Un creux en forme de chat dans le matelas

Tranche de miaougraphie qui s’égrene

Durant nos premières semaines de vie partagées avec Gigi, je me suis demandée si Gigi prendra un jour autant de place dans le lit que Clément. Il faut dire qu’elle pesait tellement rien au début que je me réveillais au milieu de la nuit pensant la trouver à mes pieds et me rendre compte qu’elle n’y était pas ou bien l’inverse. Elle ajoutait presque rien au poids des couvertures, donc, je ne pouvais pas déterminer ses allers et venues. J’avoue que ça a été cause de quelques insomnies prenant la forme de réveils intermittents à travers la nuit… C’est sûr que j’étais rendue habituée, après 15 ans avec un chat bien corpulent, à ressentir les déplacements du lit quand Clément quittait ou sautait sur le lit. Même s’il ne faisait pas ou peu de bruits, ce transfert de poids était presque aussi bruyant.

Gigi est rendue pas mal grande, là-dessus, il ne lui en manque pas beaucoup pour rattraper la grandeur de Clément. Côté poids, elle demeure très menue, même si son cou a épaissi. Elle est encore loin du poids de Clément (dernière pesée il y a un mois environ à 8 livres, un peu moins de 4 kg), mais tout de même, ça commence à faire une différence. Je sais avec plus d’assurance si elle est couchée à mes pieds ou non. Elle prend tout de même beaucoup moins de place que Clément, quoi qu’elle sait s’étendre pour couvrir le plus d’espace possible.

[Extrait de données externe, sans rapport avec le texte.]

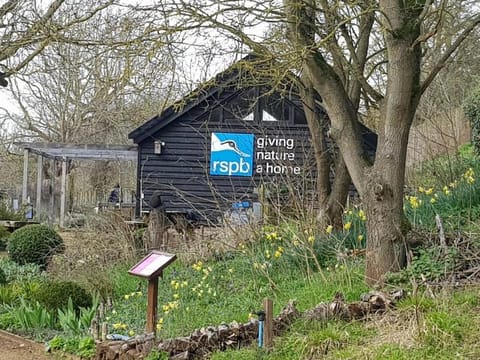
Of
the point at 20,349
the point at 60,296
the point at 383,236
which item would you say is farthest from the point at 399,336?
the point at 60,296

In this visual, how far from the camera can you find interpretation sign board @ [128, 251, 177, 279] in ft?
17.6

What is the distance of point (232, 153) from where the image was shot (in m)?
17.5

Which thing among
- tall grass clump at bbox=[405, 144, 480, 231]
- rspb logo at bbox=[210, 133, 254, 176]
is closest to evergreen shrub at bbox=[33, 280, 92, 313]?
tall grass clump at bbox=[405, 144, 480, 231]

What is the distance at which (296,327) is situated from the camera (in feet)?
15.1

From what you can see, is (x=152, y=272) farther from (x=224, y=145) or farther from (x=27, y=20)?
(x=224, y=145)

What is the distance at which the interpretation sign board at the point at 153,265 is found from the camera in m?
5.38

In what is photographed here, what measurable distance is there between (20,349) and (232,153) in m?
11.8

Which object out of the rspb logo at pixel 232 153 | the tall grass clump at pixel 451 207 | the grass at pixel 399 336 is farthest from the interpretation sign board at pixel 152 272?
the rspb logo at pixel 232 153

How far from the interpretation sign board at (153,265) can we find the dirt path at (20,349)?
1.07 m

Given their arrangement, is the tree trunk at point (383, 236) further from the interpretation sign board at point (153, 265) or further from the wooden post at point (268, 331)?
the interpretation sign board at point (153, 265)

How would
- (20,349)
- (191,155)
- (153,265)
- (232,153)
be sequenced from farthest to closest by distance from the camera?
(191,155) < (232,153) < (20,349) < (153,265)

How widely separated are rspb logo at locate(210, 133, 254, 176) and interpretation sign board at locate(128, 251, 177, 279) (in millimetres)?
11913

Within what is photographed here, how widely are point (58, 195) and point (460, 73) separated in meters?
16.5

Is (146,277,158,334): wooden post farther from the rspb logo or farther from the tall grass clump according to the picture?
the rspb logo
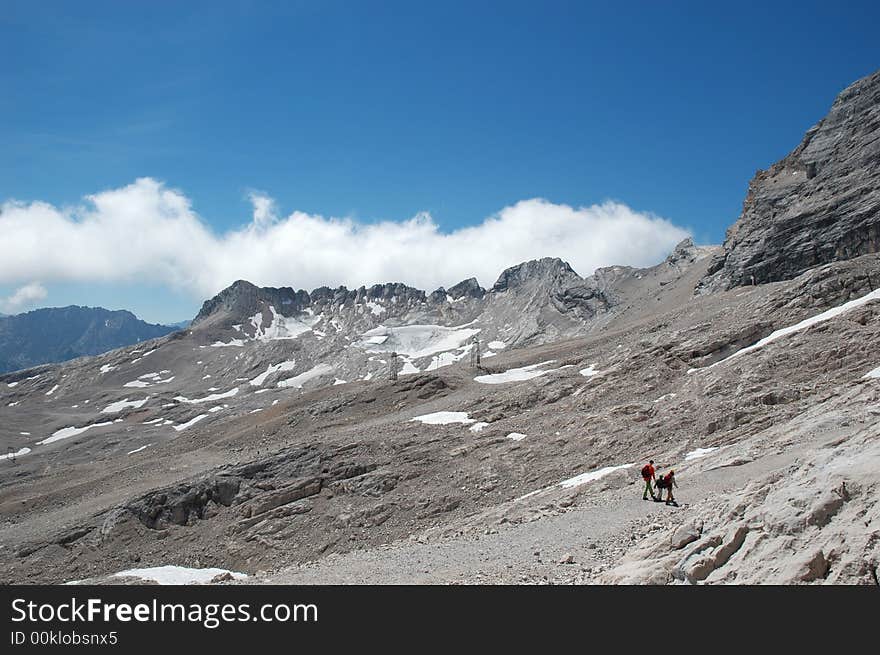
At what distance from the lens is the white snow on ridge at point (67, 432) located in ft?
381

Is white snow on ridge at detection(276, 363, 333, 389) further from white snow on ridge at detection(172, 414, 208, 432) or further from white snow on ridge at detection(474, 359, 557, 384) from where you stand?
white snow on ridge at detection(474, 359, 557, 384)

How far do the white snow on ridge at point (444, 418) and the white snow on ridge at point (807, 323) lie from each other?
1586 cm

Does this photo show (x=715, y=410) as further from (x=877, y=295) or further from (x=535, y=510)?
(x=877, y=295)

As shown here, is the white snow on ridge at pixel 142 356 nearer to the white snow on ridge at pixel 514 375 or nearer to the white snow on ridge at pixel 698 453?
the white snow on ridge at pixel 514 375

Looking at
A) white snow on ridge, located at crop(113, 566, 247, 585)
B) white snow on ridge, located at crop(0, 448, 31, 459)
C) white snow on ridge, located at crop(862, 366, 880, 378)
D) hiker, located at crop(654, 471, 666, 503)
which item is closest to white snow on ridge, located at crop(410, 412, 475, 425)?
white snow on ridge, located at crop(113, 566, 247, 585)

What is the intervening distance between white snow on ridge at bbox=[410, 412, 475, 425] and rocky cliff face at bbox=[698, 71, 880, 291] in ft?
184

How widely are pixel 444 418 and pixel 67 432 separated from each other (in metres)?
112

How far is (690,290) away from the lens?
106062 millimetres

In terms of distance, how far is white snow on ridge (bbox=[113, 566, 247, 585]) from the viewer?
28.2 meters

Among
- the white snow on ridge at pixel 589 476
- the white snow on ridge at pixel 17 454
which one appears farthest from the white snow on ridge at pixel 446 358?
the white snow on ridge at pixel 589 476

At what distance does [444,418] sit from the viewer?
Answer: 4391cm
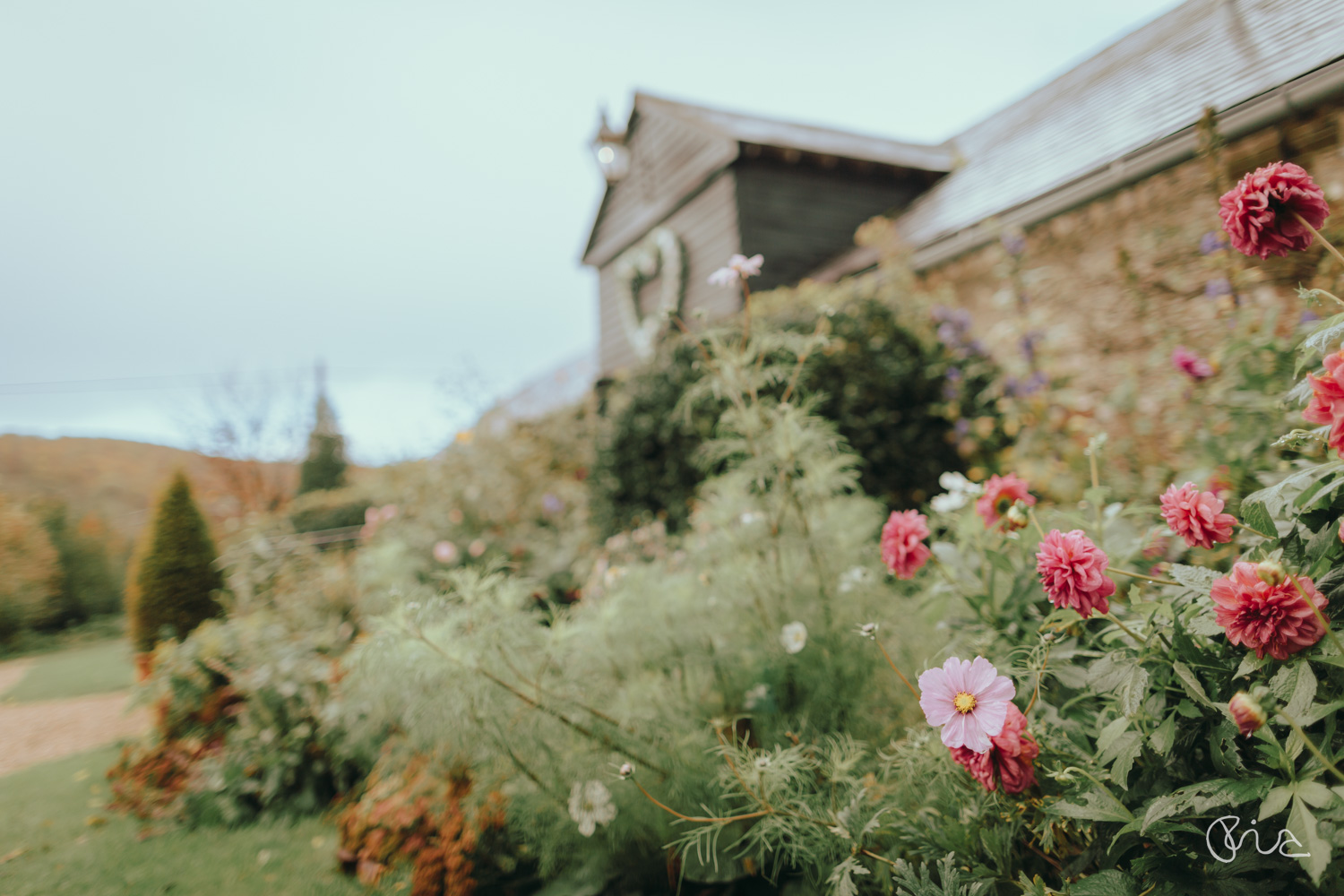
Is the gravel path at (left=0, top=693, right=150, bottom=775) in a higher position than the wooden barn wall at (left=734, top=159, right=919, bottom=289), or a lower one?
lower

Nous avons récemment passé une période de dix jours, seules ensembles, pendant que mon conjoint était en voyage de l’autre côté de l’Atlantique, et nous en avons tous les deux profité pour occuper plus de surface sur le lit.

Toutefois, si elle n’occupe pas l’espace autant que Clément dans l’absolu, notre princesse des bois compense définitivement d’autres façons. Elle aime se glisser sous les couvertures, et ce, depuis ses premiers temps à dormir dans la chambre avec nous. S’il n’y a pas de trou qui lui permette de se glisser, elle peut miauler pour qu’on lui soulève un coin de couverture, surtout le matin. Elle se couche aussi régulièrement sur notre poitrine, en ronronnant, ce que Clément faisait très peu. Et son poids se fait définitivement sentir dans ces moments-là. Encore ce matin, après ma première alarme, elle s’est précipité sur le lit en miaulant, s’est couché sur moi en demandant des caresses, et s’est mis à ronronner, le plus doux des réveils !!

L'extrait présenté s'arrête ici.